Start ENTRIES SUPPLIED

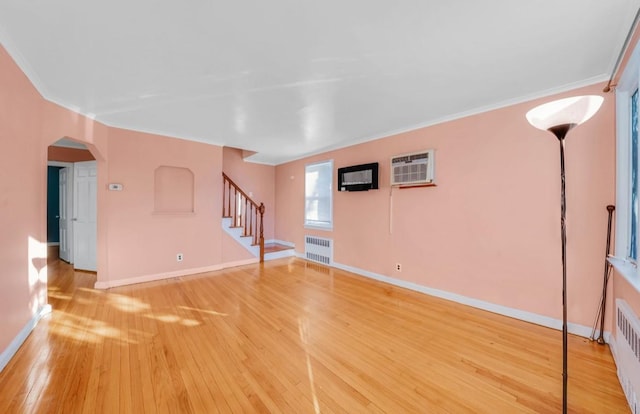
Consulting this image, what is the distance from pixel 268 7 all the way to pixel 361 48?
29.4 inches

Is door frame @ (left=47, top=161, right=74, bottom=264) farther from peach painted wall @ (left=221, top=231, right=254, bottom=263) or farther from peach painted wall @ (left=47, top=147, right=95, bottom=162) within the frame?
peach painted wall @ (left=221, top=231, right=254, bottom=263)

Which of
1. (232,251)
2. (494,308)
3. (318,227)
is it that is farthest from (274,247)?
(494,308)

End ENTRIES SUPPLIED

Reproduce all of the material exactly, apart from the pictures.

→ ANSWER TO THIS EXERCISE
Consulting this image, what is the distance from pixel 268 7 all the way to pixel 361 48?
29.4 inches

Is door frame @ (left=47, top=161, right=74, bottom=264) farther from peach painted wall @ (left=221, top=231, right=254, bottom=263) or farther from peach painted wall @ (left=47, top=147, right=95, bottom=162) within the frame?
peach painted wall @ (left=221, top=231, right=254, bottom=263)

Which of
1. (232,251)
2. (494,308)
3. (318,227)
is it that is farthest from (274,247)?
(494,308)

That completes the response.